MBA Job Market Continues To Improve
The 834 members of the class of 2012 were among the 4,444 graduate business school alumni from the classes of 2000-2012 surveyed about their work life and career trajectories in the global longitudinal survey. For all alumni from the classes of 2000-2012:
- 96 percent were employed, up two percentage points from last year. Some 89 percent were working for an employer and 7 percent were self-employed.
- Self-employment rates varied greatly depending on where alumni operated their business, ranging from 5 percent of those with businesses in the US to 20 percent of those working in the Middle East and Africa. Self-employment rates were 6 percent in Asia/Pacific Islands, 11 percent in Europe, and 13 percent in Latin America.
- Overall, 60 percent of alumni took out loans to pay for their education, but the proportions varied by program type, with 67 percent of full-time MBA alumni, 50 percent of executive MBA alumni, 48 percent of non-MBA specialized master’s alumni, and 47 percent of part-time MBA alumni taking out loans.
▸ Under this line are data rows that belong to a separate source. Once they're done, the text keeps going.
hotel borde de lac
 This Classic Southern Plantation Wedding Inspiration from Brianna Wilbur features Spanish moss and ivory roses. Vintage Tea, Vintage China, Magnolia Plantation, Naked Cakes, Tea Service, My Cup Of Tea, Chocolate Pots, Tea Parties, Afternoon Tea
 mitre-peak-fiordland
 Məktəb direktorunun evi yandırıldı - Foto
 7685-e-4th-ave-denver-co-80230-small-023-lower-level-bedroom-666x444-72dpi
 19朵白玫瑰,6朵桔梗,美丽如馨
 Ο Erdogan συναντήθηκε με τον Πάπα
Although more full-time MBA alumni have taken out loans compared with all other business school alumni, they also report the highest percentage of loan repayment and were least likely to express concern about their ability to repay their loans based on their current financial situation.
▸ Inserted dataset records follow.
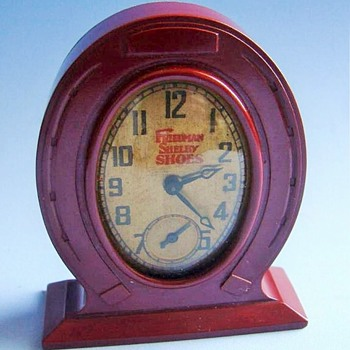 Miniature Bakelite Mantle Clock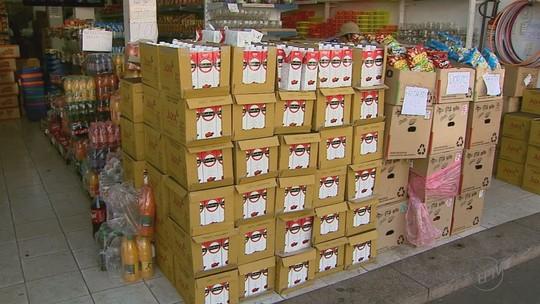Carga de suco de R$ 300 mil desviada de transportadora é apreendida em rede de lojas em Ribeirão Preto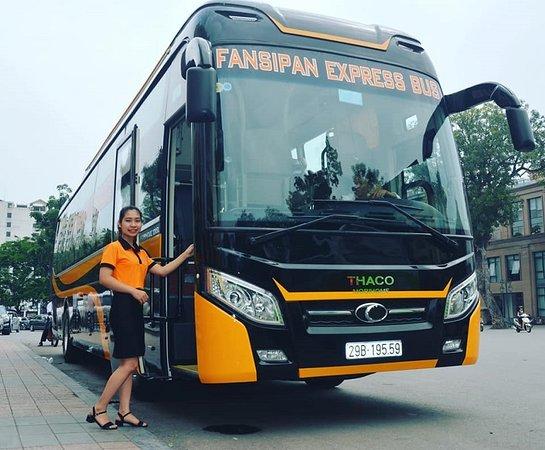 Fansipan Express Sapa Bus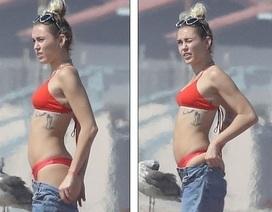 Miley Cyrus khoe dáng gợi cảm bên bạn trai Liam Hemsworth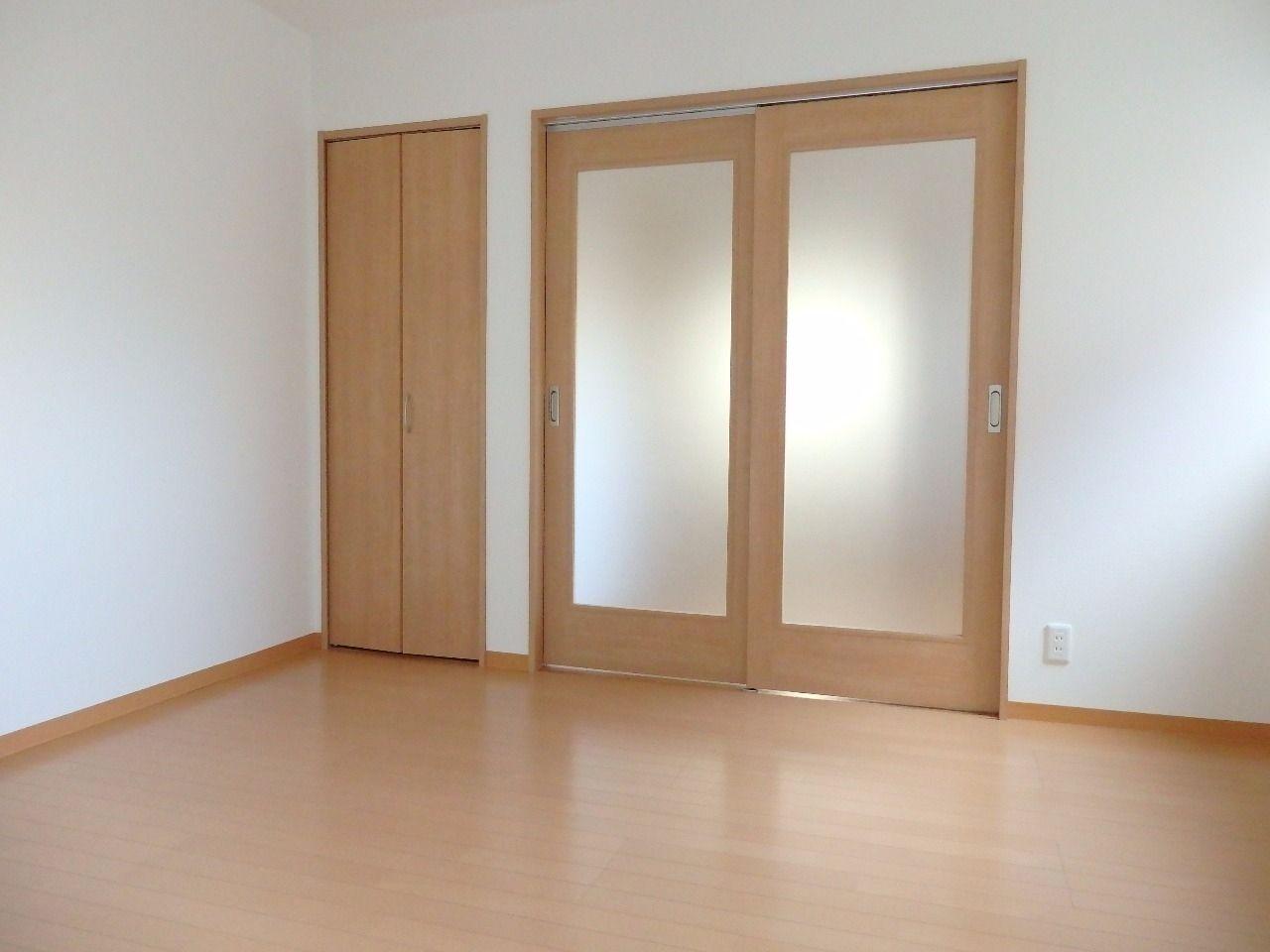 引き戸ダンパーがどの扉にも使用しているので静かに安全に閉まります。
- Alumni continue to value their degrees highly, with 95 percent rating the value of their education good to outstanding. Top career outcomes driving the value of their education were: increasingly challenging and interesting work, developing managerial and technical expertise, being able to start their own business, and increased professional network.
- Using their leadership skills, thinking analytically, planning strategically, and solving problems are the key drivers of alumni job satisfaction.
CAREER SWITCHERS MADE UP NEARLY A THIRD OF THOSE SURVEYED
Overall, 31% of the class of 2012 was employed in an industry that differed from the industry they intended when they started business school, GMAC said. This is slightly lower than the 33 percent of class of 2011 alumni who changed industries. Class of 2012 respondents who switched industries indicated they were inspired to switch when they learned about opportunities in different industries while meeting with employers and recruiters (38%) or while enrolled in school (34%). Additionally, 35% sought jobs in different industries due to increased earning potential. Some alumni also were influenced through their networking efforts with peers (23%) and alumni (19%). Despite working in a different industry than the one planned, 82% of Class of 2012 alumni said the job they took fit the type of employment they were seeking.
Two-thirds (65%) of the class of 2012 found employment in their intended job functions; only 35 percent were working in a job function they had not envisioned. Most of these alumni moved out of their original job functions into consulting roles. For example, 47 percent of alumni who planned to seek a marketing and sales position changed to consulting, and 50 percent of those intending to work in information and technology roles obtained a consulting position.